I didn’t own the edition of Eight Cousins that captured my imagination, either–the one with pictures by Clara Burd, a “Golden Age” illustrator who was known for her round-faced cherubic children. I read Eight Cousins at school, then that edition was lost to me, and on subsequent readings I had to make do with the Little, Brown edition with illustrations by Hattie Longstreet Price, and I came to be fond of those illustrations too. Just so you don’t think I am too inflexible.
And Jessie Wilcox Smith’s illustrations for Little Women define those characters for me:
I love the focus of the girls on their father’s letter, and how…motherly Marmee looks (I have issues with Marmee, but I love this painting nonetheless).
Not all the pictures I love from books I read and re-read as a kid are full color, or painted by Edwardian ladies with three names. When I was small, one of the books I adored was Lion, by William Pené duBois.
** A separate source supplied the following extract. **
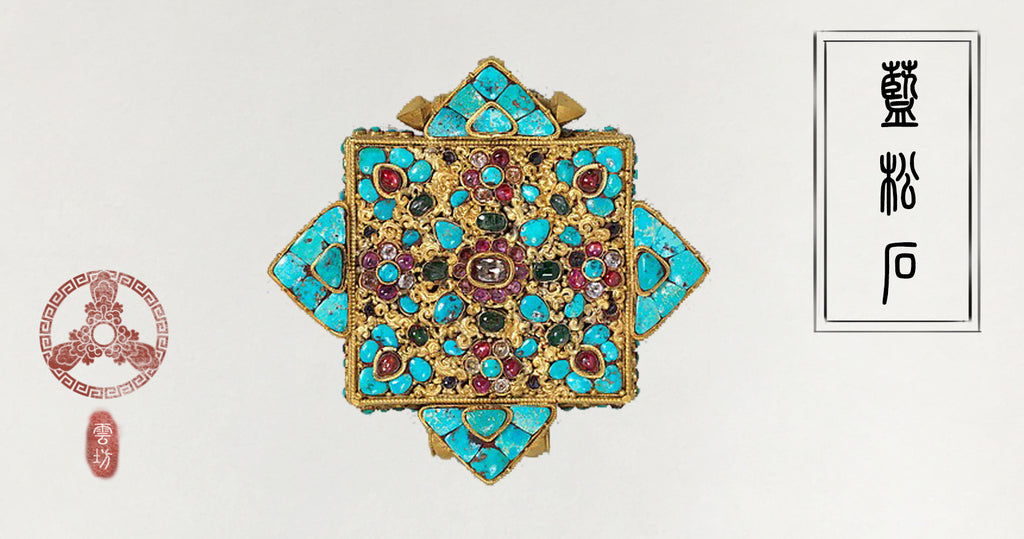 Amulet Box of a Noblewoman. From Tibet. (Metropolitan Museum)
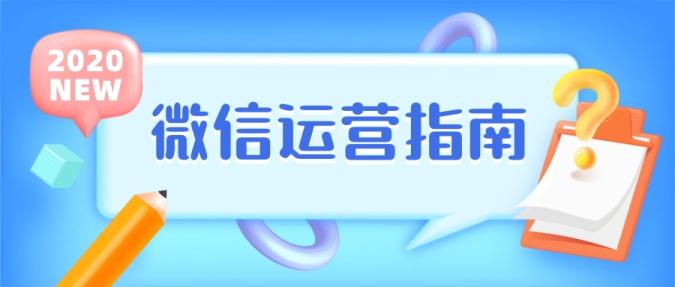 3D消息通知最新信息公告公众号首图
In it, one of the Great Designer’s sub-designer angels comes up with a great name for a new animal: Lion. He has some problems in the design phase, however, and goes from angel to angel getting feedback. It’s only when he edits his idea that Lion becomes more recognizable as the animal we know today.
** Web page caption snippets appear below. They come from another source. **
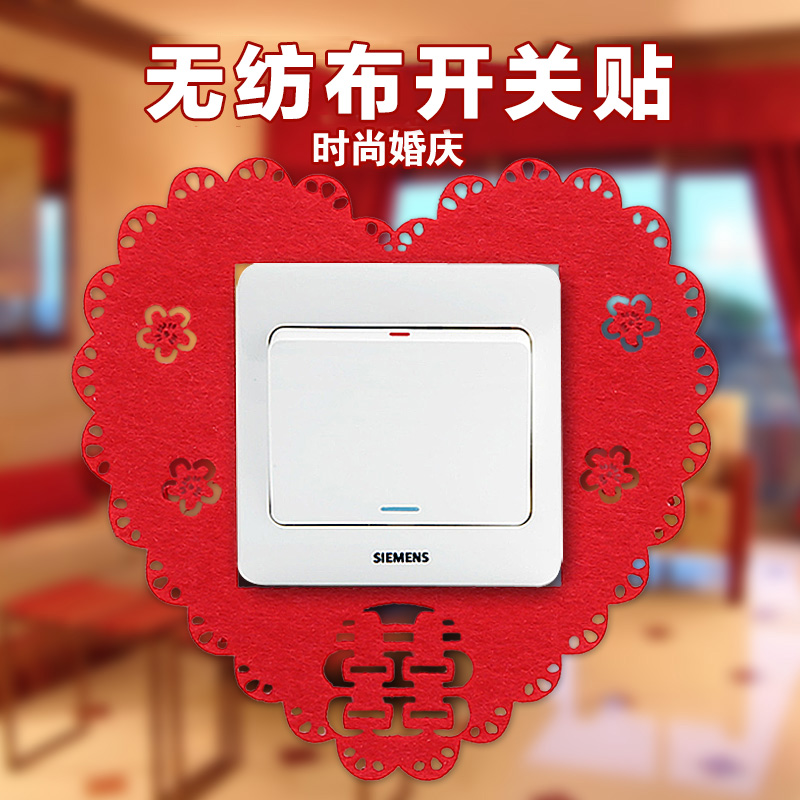 Sonam thickening marriage room switch stickers wedding wedding supplies nonwovens switch stickers red hi word switch stickers
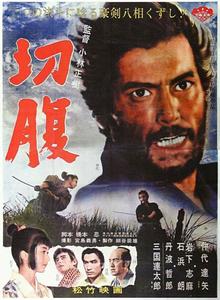 Harakiri 1962 Film Poster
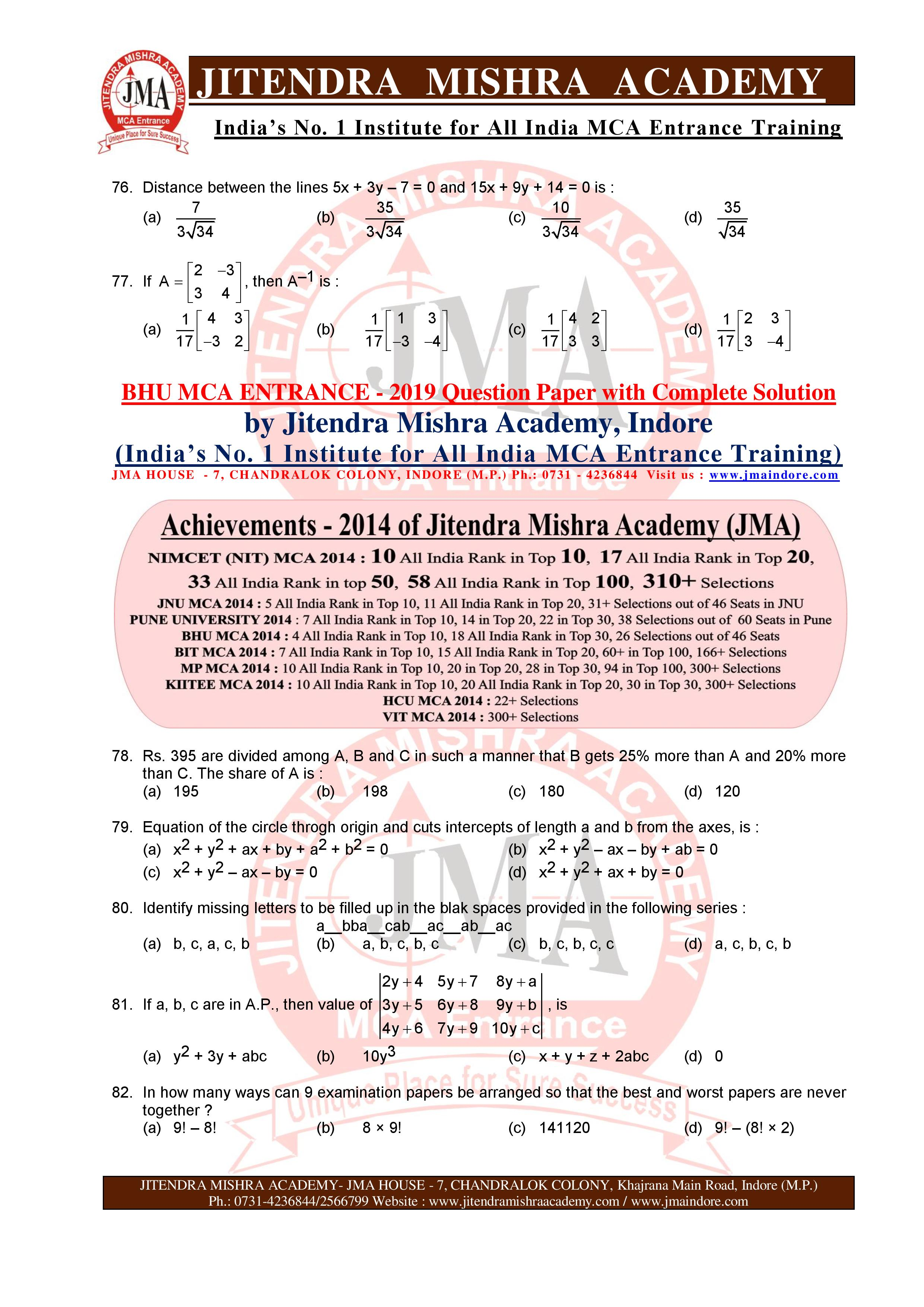 BHU MCA 2019 QUESTION PAPER-page-013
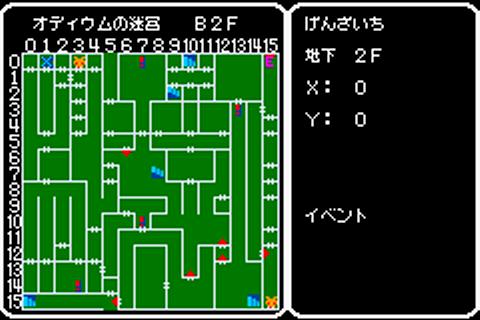 サマナー オディウムの迷宮地下2階
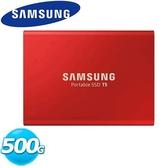 Samsung 三星 T5 500G USB3.1 移動固態硬碟 金屬紅【原價2499↘現省$200】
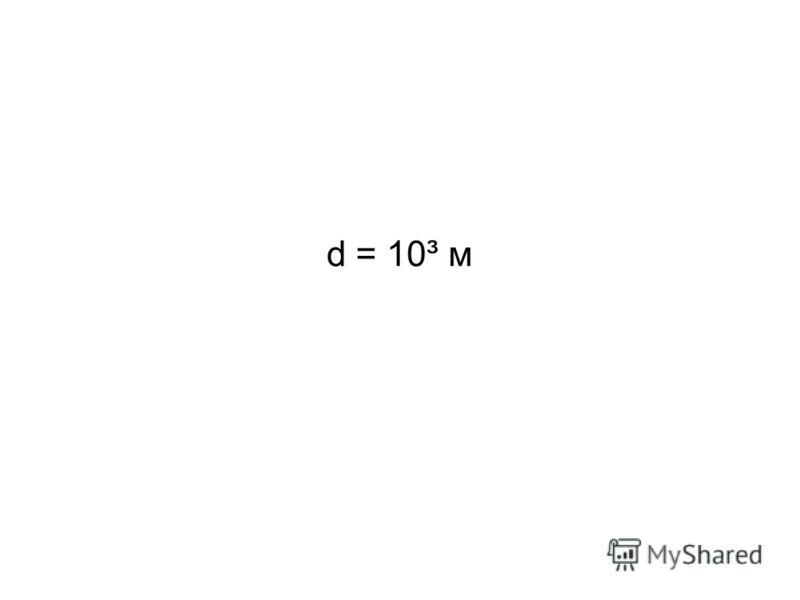 d = 10³ м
Here’s our angel in an early design phase, getting feedback from another designer who can barely contain his amusement.
And I love eccentric black and white sketches, and you really don’t get more eccentric than Jules Feiffer’s art for The Phantom Tollbooth. It’s a book that relies heavily on words and wordplay, yet I give Feiffer fully half the credit for the world and the characters that I love in that book. I mean really, isn’t this a Humbug?
And I have to confess that the Terrible Trivium gave me nightmares–that combination of urbanity and blankness just got to me.
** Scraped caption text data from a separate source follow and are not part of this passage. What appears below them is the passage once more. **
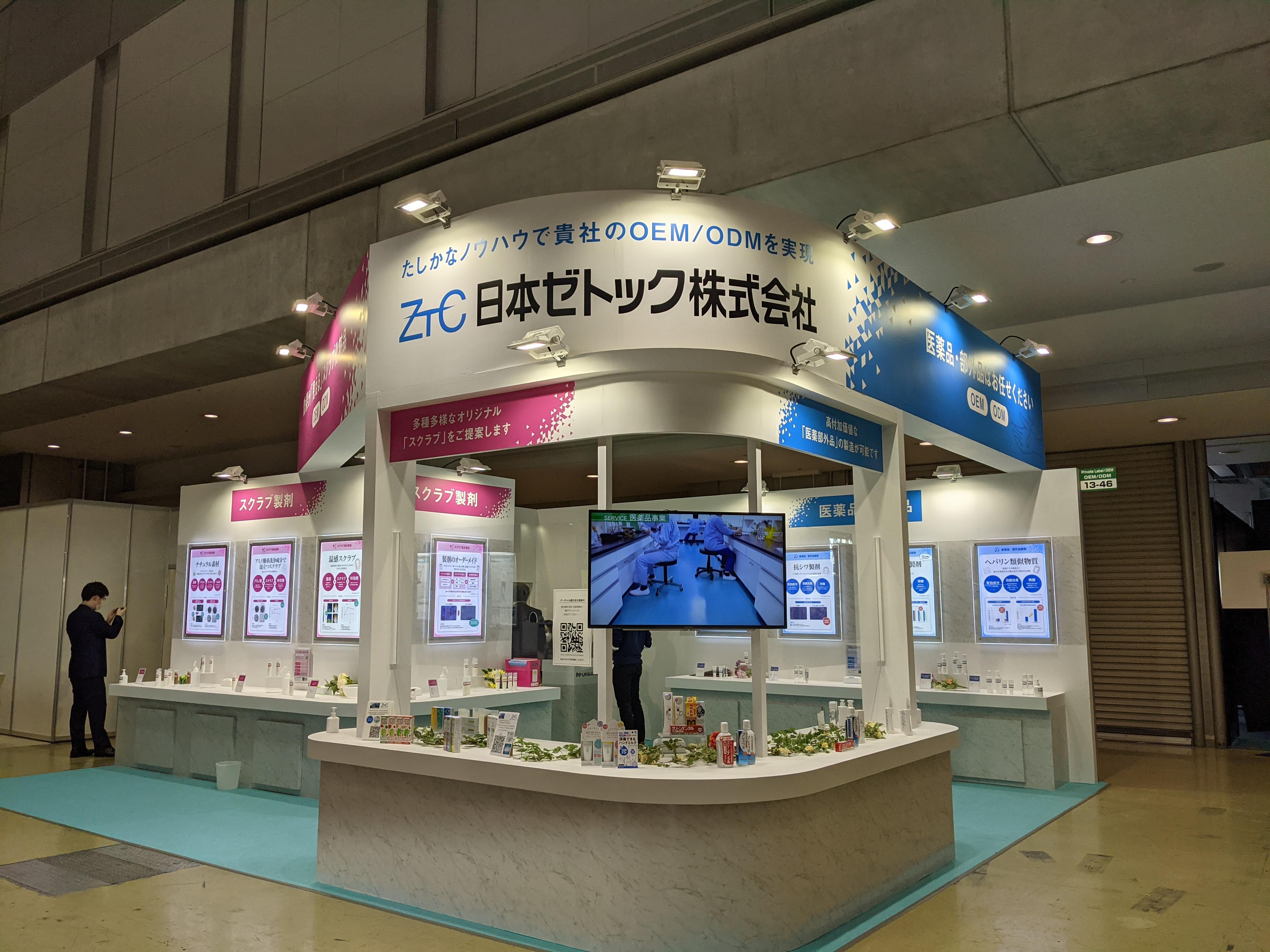 第11回化粧品開発展 東京 ご来場のお礼
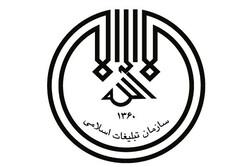 ۳ طرح ویژه توسط تبلیغات اسلامی در مهریز اجرا می شود
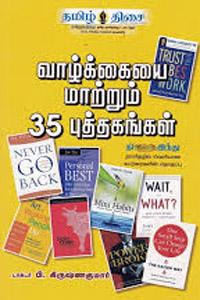 Tamil book வாழ்க்கையை மாற்றும் 35 புத்தகங்கள்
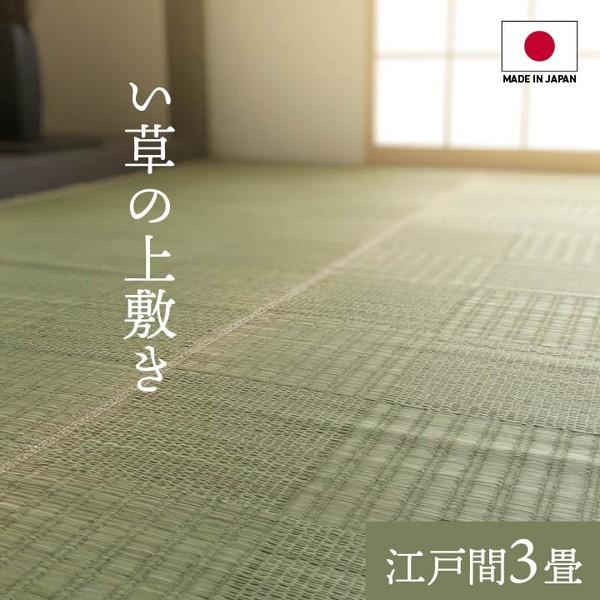 イケヒコ グラッセ い草上敷き 純国産 格子柄 江戸間3畳(約174×261cm) WEED01ed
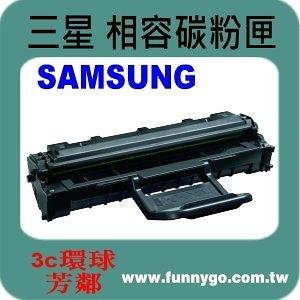 SAMSUNG 三星 相容 碳粉匣 ML-1610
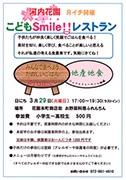 東大阪・河内花園で「こどもsmile!!レストラン」 「地域だんらん」で楽しい食事を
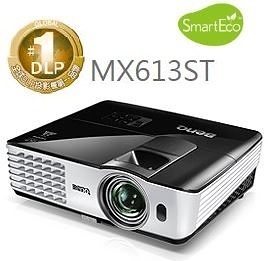 BENQ 3D短焦XGA投影機 MX613ST ★24期0利率★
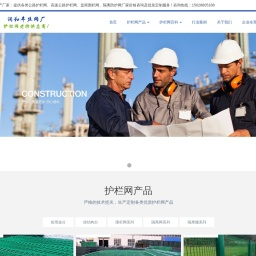 护栏网_围栏网_隔离网_防护网生产厂家-安平润和丰丝网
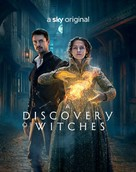 """""""A Discovery of Witches"""" - British Movie Poster (xs thumbnail)"""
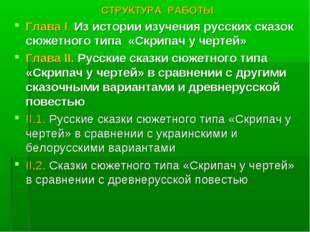 СТРУКТУРА РАБОТЫ Глава I. Из истории изучения русских сказок сюжетного типа «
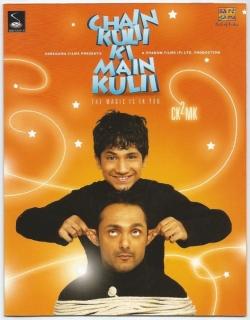 Chain Kulli Ki Main Kulii (2007) - Hindi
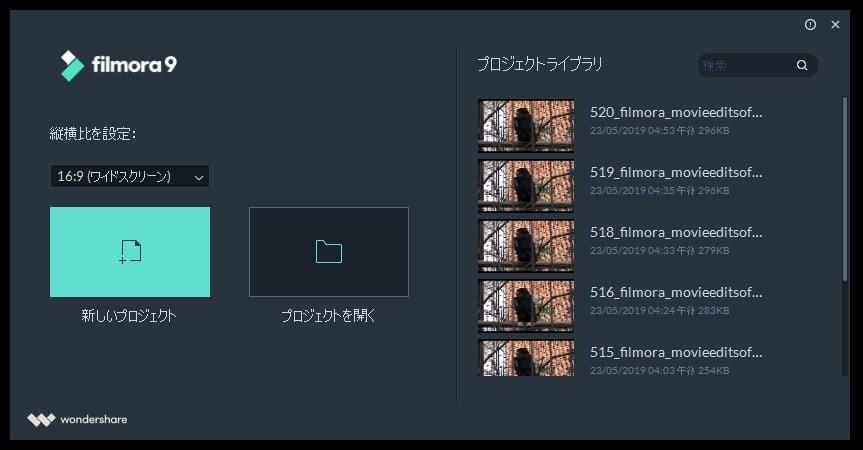 プロジェクト作成 動画編集ソフト Filmora9(フィモーラ)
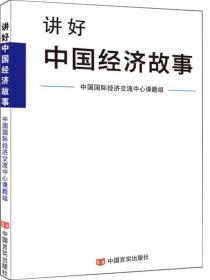 讲好中国经济故事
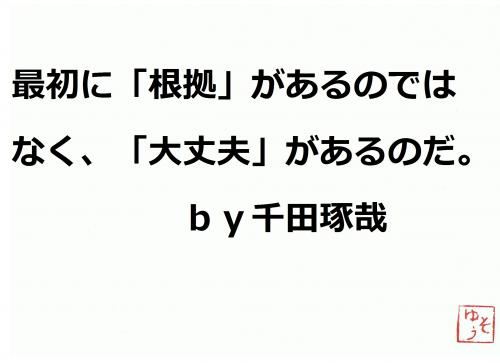 001_convert_20120525073337.jpg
Milo and Tock and Rhyme and Reason and the Mathemagician and Short Shrift, each captured gorgeously in living black and white.
Finally, I don’t want anyone to think that I don’t love Tasha Tudor. Her Mary Lennox is my Mary Lennox–accept no substitutes!–and her Colin and Ben and Dickon and Martha look, in my head, exactly as Tudor shows them.
I am a creature of words. I can doodle, but I can’t draw, and I tend to want words to draw and define my characters. But when a picture creeps in and gets identified with a work, I can’t fight it.
How about you? What illustrations are the books or characters you love?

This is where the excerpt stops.